Потом банк разорился, и он остался без работы. Сначала они жили на сбережения, потом Сергей занялся частным извозом. Джип к тому времени продали, ездил на восьмерке. Ему больше нравилось крутить баранку и беседовать с пассажирами, чем сидеть в офисе перед компьютером. Алла обзывала его никчемным.

— Нет, ты только посмотри на него! — молодая девушка в дубленке, показывала на него своей подруге. — Докатился!
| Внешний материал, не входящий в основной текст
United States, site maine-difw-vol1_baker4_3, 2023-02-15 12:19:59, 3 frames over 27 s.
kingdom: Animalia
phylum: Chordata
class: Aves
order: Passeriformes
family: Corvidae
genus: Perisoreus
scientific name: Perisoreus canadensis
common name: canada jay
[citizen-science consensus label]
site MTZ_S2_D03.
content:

Почему их всех не вывезут из города?

Ее подруга, одетая гораздо скромнее, бросила на Сергея сочувственный взгляд.

— Да ладно тебе, Кать. Пусть сидит, что тебе жалко, что ли?

Сергей снова закрыл глаза. Почему сегодня, когда он хочет побыть один и подумать, его все отвлекают? Это еще один минус жизни на улице. Нет двери, которую можно запереть и сказать: «Пошли все к черту».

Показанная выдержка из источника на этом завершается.